[Opening Data provided section]
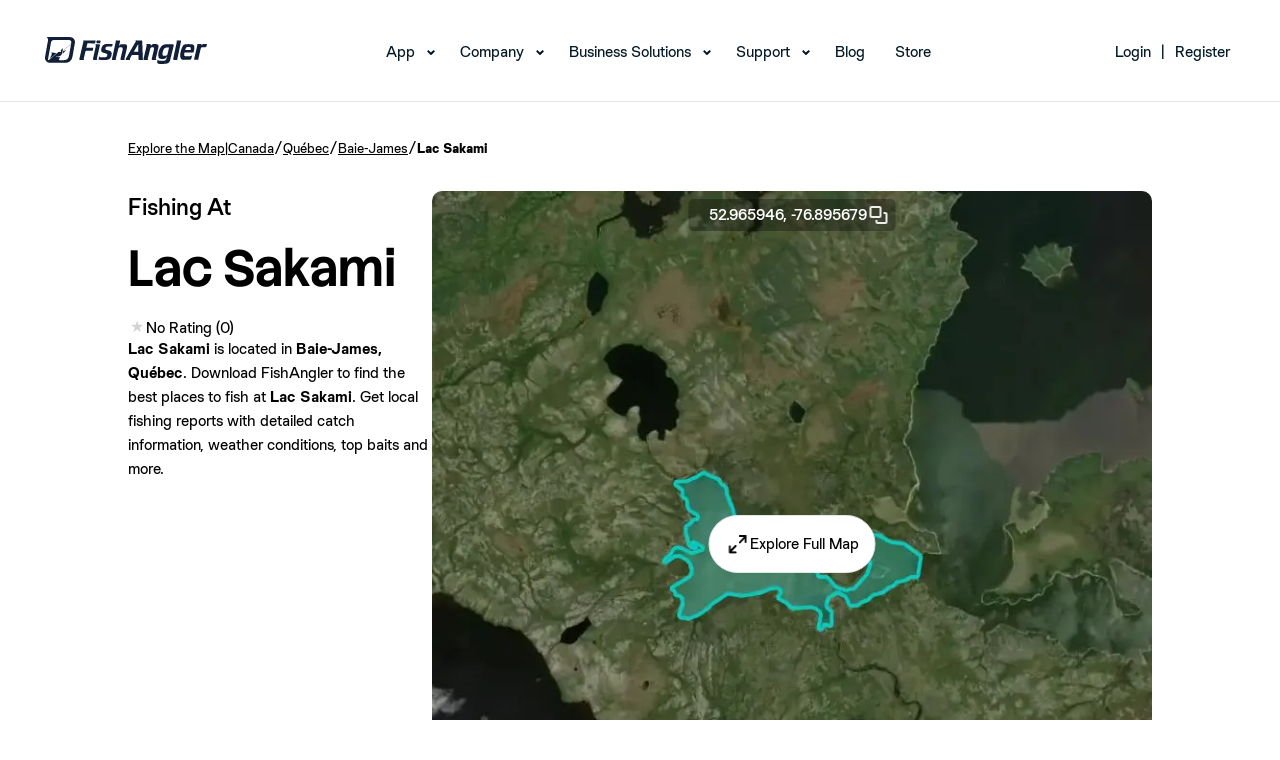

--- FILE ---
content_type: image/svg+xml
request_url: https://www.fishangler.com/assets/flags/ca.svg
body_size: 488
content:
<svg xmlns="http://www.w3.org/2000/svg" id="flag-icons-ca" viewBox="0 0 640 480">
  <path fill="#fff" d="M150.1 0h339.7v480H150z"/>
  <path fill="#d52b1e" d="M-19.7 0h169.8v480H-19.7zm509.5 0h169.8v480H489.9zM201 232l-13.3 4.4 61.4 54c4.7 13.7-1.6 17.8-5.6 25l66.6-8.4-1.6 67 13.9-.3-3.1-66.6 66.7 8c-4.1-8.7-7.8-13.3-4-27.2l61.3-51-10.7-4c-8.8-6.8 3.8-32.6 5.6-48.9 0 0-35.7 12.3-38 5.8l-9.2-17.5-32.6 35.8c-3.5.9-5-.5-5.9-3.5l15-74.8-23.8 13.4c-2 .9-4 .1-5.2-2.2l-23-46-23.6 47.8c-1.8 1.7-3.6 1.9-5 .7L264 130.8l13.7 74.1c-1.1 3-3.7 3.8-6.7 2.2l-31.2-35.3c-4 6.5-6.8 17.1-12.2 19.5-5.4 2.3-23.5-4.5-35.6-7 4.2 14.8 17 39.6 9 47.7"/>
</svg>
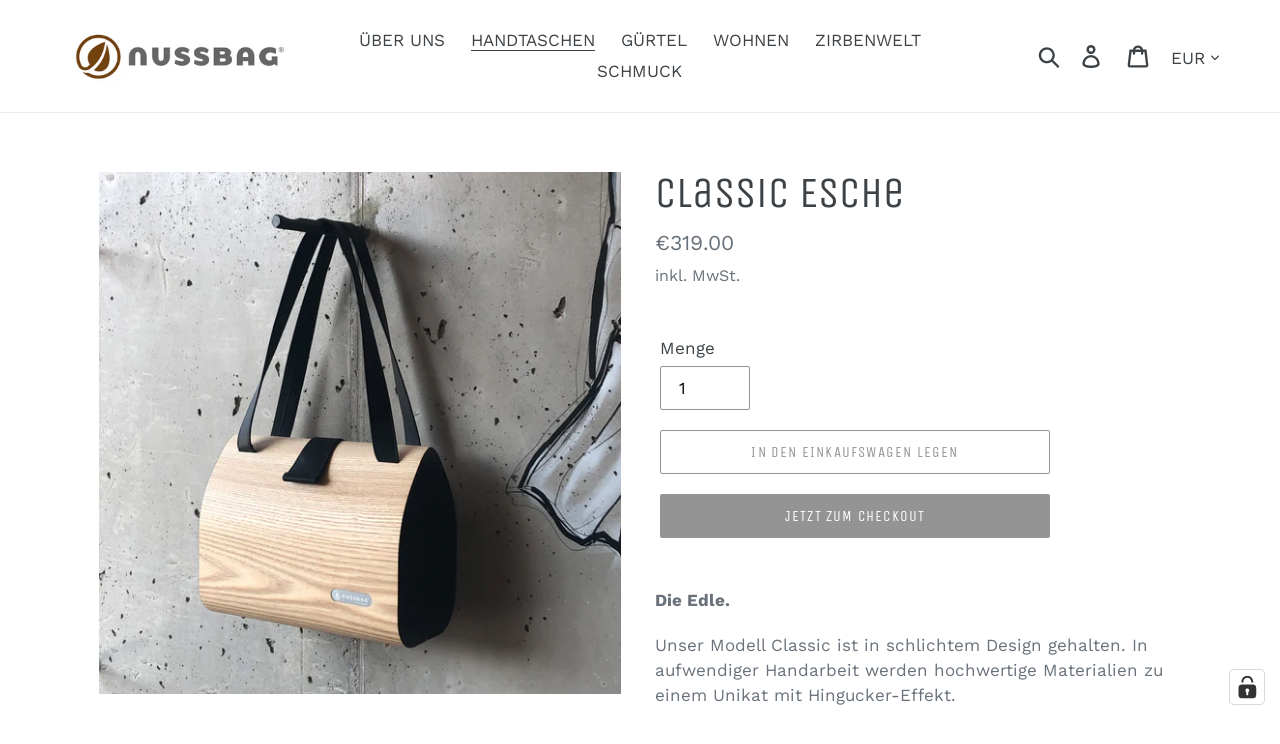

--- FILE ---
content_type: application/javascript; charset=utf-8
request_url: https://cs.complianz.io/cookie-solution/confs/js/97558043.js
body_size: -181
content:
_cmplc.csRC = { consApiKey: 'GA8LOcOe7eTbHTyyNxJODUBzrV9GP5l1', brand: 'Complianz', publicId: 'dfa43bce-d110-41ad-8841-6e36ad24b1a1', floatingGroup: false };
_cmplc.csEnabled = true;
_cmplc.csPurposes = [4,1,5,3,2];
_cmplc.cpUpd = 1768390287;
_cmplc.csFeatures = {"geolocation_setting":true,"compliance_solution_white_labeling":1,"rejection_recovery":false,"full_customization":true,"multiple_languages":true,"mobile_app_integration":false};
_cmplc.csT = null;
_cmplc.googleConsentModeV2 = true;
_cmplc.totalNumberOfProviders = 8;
[Closing Data provided section]
__Required work__
The records need to be restated word for word, minus any images.

__Solution below__
--- FILE ---
content_type: image/svg+xml
request_url: https://www.fishangler.com/assets/flags/ca.svg
body_size: 488
content:
<svg xmlns="http://www.w3.org/2000/svg" id="flag-icons-ca" viewBox="0 0 640 480">
  <path fill="#fff" d="M150.1 0h339.7v480H150z"/>
  <path fill="#d52b1e" d="M-19.7 0h169.8v480H-19.7zm509.5 0h169.8v480H489.9zM201 232l-13.3 4.4 61.4 54c4.7 13.7-1.6 17.8-5.6 25l66.6-8.4-1.6 67 13.9-.3-3.1-66.6 66.7 8c-4.1-8.7-7.8-13.3-4-27.2l61.3-51-10.7-4c-8.8-6.8 3.8-32.6 5.6-48.9 0 0-35.7 12.3-38 5.8l-9.2-17.5-32.6 35.8c-3.5.9-5-.5-5.9-3.5l15-74.8-23.8 13.4c-2 .9-4 .1-5.2-2.2l-23-46-23.6 47.8c-1.8 1.7-3.6 1.9-5 .7L264 130.8l13.7 74.1c-1.1 3-3.7 3.8-6.7 2.2l-31.2-35.3c-4 6.5-6.8 17.1-12.2 19.5-5.4 2.3-23.5-4.5-35.6-7 4.2 14.8 17 39.6 9 47.7"/>
</svg>

--- FILE ---
content_type: application/javascript; charset=utf-8
request_url: https://cs.complianz.io/cookie-solution/confs/js/97558043.js
body_size: -181
content:
_cmplc.csRC = { consApiKey: 'GA8LOcOe7eTbHTyyNxJODUBzrV9GP5l1', brand: 'Complianz', publicId: 'dfa43bce-d110-41ad-8841-6e36ad24b1a1', floatingGroup: false };
_cmplc.csEnabled = true;
_cmplc.csPurposes = [4,1,5,3,2];
_cmplc.cpUpd = 1768390287;
_cmplc.csFeatures = {"geolocation_setting":true,"compliance_solution_white_labeling":1,"rejection_recovery":false,"full_customization":true,"multiple_languages":true,"mobile_app_integration":false};
_cmplc.csT = null;
_cmplc.googleConsentModeV2 = true;
_cmplc.totalNumberOfProviders = 8;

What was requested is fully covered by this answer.